Is It Ever As Simple As Black and White?

Doug McManaman
August 13, 2005
Reproduced with Permission

Indeed, many things are not as simple as black and white. Reasonable people have always understood this. So why is it that we more frequently hear the expression: "It's not so black and white", or variations thereof? The reason is that we live in an age of moral relativism, and the expression is often an indicator of just such a relativism lurking in the background. Let's examine the expression for clarification.

If by the expression "It's not all black and white, there are many gray areas" one means to suggest that certain situations that people find themselves in are not easily resolved from a moral point of view, then there is no problem. Moral waters can get very murky as we move from the level of universal principles to the more concrete level of particular situations in which we are required to make moral decisions. The purer the water, the cleaner it is, and the easier it is to see to the bottom. But the more sediment there is in the water, the murkier it becomes, and the bottom is not so easy to see. The difference between the concrete and the universal is precisely the amount of sediment there is to trudge through, that is, the particular details that complicate matters.

In this sense, it is not always black and white, that is, it is not always so clear. That does not mean, however, that there isn't a right answer to the dilemma, or that there isn't one morally right alternative and morally bad ones to be avoided.

Prudence is said to be the mother of the virtues. It belongs to prudence to apply universal principles to particular situations. Because of this reference to particulars, prudence includes within itself various parts, such as circumspection, foresight, docility, caution, and memory, on top of reasoning and understanding. All these virtues imply that the waters tend to become quite murky.

Understanding refers to the understanding of universal moral principles and the precepts of natural law; reasoning is the ability to draw valid conclusions from given premises. Circumspection takes into account all the circumstances of each situation, while memory is the ability to learn through experience. Foresight is the ability to see inevitable or likely consequences of a decision, and docility is important because without a readiness to be taught and a willingness to learn from others, a person is unlikely to come to know the best means to the right end. As was said above, all these parts of prudence imply that morality is not so black and white.

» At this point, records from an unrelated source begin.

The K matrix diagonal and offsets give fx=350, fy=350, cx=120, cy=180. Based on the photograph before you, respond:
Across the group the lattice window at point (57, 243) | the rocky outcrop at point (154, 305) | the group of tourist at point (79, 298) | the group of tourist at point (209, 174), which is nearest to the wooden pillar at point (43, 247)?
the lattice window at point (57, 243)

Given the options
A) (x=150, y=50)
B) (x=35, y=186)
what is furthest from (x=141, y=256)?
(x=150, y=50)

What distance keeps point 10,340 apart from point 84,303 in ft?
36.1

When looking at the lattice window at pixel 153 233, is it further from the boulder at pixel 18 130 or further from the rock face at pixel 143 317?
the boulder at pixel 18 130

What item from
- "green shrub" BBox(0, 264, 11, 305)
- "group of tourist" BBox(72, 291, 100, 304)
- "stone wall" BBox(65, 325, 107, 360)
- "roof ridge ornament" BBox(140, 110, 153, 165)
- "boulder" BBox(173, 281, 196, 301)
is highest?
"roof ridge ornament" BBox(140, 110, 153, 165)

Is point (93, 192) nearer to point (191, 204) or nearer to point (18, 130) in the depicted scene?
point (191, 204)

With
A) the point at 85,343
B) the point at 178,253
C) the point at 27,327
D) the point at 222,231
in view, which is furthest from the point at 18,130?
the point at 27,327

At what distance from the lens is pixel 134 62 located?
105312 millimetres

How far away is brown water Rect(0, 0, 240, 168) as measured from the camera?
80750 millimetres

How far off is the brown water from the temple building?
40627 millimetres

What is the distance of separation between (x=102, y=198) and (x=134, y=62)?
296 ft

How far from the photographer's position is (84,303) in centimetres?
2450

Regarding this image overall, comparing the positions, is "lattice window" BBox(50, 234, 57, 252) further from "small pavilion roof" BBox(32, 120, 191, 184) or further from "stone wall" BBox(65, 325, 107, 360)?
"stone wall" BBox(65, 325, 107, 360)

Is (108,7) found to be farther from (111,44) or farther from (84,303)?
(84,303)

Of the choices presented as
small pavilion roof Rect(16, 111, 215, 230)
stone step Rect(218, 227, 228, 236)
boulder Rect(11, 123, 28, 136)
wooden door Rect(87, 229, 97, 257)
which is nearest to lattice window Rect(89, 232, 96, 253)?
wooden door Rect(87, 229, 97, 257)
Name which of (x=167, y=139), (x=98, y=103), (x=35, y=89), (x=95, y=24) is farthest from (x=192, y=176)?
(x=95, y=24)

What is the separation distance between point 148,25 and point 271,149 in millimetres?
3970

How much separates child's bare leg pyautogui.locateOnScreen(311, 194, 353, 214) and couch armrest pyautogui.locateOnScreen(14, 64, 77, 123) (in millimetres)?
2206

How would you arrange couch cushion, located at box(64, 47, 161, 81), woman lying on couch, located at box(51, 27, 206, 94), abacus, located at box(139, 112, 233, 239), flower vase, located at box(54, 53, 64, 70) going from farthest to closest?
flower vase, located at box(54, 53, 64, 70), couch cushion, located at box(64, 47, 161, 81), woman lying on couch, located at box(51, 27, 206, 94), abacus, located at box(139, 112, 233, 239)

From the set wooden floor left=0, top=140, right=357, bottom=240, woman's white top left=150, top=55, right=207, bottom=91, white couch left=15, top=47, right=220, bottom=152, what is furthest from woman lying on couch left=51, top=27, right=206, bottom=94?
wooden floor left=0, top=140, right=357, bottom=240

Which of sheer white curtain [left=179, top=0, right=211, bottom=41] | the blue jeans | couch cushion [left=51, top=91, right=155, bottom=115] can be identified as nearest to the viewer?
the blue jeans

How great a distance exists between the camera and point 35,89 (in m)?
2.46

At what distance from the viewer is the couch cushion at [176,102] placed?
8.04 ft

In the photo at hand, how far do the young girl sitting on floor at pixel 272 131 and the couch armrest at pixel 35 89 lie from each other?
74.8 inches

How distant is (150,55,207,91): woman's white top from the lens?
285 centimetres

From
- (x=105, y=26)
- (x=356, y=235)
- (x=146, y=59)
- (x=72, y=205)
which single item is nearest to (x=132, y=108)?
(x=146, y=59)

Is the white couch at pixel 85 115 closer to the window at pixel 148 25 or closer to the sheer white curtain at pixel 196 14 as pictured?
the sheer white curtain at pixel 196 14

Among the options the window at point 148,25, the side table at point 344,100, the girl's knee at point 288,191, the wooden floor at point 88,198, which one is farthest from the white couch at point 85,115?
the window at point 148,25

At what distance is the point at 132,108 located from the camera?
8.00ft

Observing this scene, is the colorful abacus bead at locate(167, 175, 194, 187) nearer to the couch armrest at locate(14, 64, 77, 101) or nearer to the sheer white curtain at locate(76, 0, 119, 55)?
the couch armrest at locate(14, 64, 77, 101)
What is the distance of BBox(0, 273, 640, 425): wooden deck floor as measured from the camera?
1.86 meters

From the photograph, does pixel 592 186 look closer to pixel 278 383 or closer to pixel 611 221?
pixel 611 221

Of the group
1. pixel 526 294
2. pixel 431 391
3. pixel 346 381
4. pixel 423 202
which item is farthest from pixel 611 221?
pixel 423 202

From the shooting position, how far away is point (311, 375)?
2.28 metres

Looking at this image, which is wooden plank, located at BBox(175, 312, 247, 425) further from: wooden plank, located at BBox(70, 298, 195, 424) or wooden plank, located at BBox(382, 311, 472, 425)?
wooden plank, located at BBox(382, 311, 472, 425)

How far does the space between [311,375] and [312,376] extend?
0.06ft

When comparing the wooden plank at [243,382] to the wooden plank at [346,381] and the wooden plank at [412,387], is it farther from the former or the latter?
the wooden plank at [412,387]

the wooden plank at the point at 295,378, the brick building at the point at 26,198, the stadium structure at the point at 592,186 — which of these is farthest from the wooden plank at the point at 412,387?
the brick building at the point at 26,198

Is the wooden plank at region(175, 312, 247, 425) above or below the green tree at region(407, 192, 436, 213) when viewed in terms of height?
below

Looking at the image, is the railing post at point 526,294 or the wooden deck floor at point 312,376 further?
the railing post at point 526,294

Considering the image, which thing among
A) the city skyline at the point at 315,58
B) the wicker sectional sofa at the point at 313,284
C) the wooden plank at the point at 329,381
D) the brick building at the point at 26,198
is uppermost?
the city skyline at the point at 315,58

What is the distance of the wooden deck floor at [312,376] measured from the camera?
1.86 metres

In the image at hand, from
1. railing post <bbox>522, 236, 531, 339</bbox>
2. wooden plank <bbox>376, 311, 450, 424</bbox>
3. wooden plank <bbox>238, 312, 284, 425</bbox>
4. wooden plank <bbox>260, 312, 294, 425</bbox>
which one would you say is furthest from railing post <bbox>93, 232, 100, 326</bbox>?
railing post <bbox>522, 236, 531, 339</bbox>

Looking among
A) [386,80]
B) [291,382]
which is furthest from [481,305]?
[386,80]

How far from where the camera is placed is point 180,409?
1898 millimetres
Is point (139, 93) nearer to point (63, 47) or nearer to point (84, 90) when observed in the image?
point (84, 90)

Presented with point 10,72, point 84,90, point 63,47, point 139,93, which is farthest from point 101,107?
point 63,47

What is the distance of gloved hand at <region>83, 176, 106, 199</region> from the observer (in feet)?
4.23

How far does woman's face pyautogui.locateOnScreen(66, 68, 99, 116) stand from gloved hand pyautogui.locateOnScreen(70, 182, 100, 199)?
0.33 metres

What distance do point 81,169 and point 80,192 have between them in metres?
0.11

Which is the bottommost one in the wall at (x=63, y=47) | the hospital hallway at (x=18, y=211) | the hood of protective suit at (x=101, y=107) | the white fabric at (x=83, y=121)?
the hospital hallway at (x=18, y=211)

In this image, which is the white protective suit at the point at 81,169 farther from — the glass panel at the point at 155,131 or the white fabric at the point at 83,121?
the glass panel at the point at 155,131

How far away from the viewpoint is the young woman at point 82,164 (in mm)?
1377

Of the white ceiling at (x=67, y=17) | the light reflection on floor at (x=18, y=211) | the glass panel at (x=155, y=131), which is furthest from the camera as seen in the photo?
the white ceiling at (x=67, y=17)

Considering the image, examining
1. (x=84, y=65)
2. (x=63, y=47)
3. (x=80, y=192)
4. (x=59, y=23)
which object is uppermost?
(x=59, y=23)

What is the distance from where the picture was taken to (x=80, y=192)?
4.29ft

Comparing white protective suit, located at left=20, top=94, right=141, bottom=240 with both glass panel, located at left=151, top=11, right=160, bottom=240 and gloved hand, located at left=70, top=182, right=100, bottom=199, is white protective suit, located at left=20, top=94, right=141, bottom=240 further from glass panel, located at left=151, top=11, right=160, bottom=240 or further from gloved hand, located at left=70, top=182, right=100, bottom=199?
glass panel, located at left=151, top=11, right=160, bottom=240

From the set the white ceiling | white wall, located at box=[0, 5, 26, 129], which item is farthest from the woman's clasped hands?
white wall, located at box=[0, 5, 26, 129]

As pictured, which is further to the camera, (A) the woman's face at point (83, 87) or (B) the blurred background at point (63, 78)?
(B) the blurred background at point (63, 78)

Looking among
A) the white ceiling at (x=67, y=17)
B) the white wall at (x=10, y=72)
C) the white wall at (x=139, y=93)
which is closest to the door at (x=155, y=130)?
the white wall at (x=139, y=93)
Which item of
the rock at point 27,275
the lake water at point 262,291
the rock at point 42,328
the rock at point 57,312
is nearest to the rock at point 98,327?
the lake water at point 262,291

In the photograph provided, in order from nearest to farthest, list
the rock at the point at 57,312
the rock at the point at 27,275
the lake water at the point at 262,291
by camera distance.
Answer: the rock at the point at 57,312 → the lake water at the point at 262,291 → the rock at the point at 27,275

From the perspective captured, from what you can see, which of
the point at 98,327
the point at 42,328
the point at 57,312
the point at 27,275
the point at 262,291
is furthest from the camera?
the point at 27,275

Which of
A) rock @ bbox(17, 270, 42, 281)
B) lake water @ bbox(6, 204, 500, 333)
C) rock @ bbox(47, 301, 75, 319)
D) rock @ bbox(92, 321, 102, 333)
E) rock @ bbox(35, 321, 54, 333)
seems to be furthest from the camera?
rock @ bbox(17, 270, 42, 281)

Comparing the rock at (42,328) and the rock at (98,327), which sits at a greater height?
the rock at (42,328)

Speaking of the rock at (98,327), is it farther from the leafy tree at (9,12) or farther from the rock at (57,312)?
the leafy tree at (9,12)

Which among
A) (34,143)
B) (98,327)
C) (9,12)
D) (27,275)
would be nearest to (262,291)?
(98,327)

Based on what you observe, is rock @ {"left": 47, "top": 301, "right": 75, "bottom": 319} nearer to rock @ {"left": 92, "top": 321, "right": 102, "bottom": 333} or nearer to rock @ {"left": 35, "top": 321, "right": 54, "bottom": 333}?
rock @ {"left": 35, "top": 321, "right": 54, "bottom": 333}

But this is not what people generally mean today when they make the claim that things are not so black and white. What they really mean to suggest is that there is no discernable right and wrong on the level of concrete particulars, that is, in matters personal, and above all sexual. Black represents evil, white represents good, and gray is neither. Those gray areas are resolved not through reason, but on the basis of what one feels to be right, or what amounts to the same thing, on the basis of what one wants.

In this light, the virtue of prudence is not even necessary. Nor is it necessary to try to perfect one's ability to reason, or to cultivate understanding, docility, memory, and circumspection, etc, when it comes to matters gray, because there is no right and wrong on this level. You may simply do as you please, and if anyone questions your decision, you can return with the comfortable and specifically post-modern dictum that things are not so black and white.

But all this is just another instance of a very clever post-modern deception. Things have never been black and white, even to ancient moral philosophers like Aristotle. But that does not mean that on the concrete and personal level, truth is forever beyond our reach.

The irony here is that "not so black and white" is intended to suggest that things are not so simple. Yet on closer inspection, there is nothing simpler than what this expression has come to mean. By appealing to it, people spare themselves the difficult work involved in making prudent judgments based on sound reasoning, understanding of abstract moral principles, memory, circumspection, openness to learning from others, and thinking ahead.